# [Prompt]
Copy the entries below word for word, starting at the line that contains "Is the trimmed" and ending at the final line of the entries, with both of those lines included.

# [Data excerpts]
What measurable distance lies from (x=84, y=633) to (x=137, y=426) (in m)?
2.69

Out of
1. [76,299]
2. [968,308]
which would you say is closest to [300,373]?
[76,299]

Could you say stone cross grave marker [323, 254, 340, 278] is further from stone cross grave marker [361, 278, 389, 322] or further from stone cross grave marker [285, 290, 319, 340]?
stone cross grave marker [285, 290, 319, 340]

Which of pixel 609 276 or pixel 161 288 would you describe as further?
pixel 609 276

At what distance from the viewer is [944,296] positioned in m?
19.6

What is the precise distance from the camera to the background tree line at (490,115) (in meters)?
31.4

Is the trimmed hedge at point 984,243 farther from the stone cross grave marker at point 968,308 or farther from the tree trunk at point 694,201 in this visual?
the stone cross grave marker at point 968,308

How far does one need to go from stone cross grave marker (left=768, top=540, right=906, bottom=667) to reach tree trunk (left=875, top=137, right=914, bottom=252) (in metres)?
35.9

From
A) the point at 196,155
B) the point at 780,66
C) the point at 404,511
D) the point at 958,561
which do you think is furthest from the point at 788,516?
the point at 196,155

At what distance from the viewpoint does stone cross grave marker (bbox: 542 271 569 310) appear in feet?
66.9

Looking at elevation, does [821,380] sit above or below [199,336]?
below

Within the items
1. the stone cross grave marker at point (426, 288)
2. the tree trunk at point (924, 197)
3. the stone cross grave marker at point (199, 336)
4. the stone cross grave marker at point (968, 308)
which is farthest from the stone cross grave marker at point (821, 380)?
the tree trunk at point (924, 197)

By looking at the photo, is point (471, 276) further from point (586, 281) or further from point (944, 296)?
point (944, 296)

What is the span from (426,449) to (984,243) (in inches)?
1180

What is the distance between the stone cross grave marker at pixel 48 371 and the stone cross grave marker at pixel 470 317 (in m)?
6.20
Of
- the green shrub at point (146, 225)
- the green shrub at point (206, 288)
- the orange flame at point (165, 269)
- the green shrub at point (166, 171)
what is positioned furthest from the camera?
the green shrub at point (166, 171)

# [Answer]
Is the trimmed hedge at point 984,243 farther from the stone cross grave marker at point 968,308 or farther from the tree trunk at point 694,201 in this visual?
the stone cross grave marker at point 968,308

How far does one need to go from stone cross grave marker (left=768, top=540, right=906, bottom=667) to reach tree trunk (left=875, top=137, right=914, bottom=252) (in metres)?
35.9

From
A) the point at 196,155
B) the point at 780,66
C) the point at 404,511
D) the point at 958,561
which do you think is furthest from the point at 788,516?
the point at 196,155

At what distance from the viewpoint does stone cross grave marker (bbox: 542 271 569 310) appear in feet?
66.9

Looking at elevation, does [821,380] sit above or below [199,336]?
below

Within the items
1. the stone cross grave marker at point (426, 288)
2. the tree trunk at point (924, 197)
3. the stone cross grave marker at point (199, 336)
4. the stone cross grave marker at point (968, 308)
which is farthest from the stone cross grave marker at point (821, 380)?
the tree trunk at point (924, 197)

By looking at the photo, is point (471, 276) further from point (586, 281) or further from point (944, 296)?
point (944, 296)

What is the span from (426,449) to (984,243) (in inches)?
1180

What is the distance between the stone cross grave marker at pixel 48 371 and the stone cross grave marker at pixel 470 317 (in m)?
6.20
Of
- the green shrub at point (146, 225)
- the green shrub at point (206, 288)
- the orange flame at point (165, 269)
- the green shrub at point (166, 171)
what is positioned furthest from the camera?
the green shrub at point (166, 171)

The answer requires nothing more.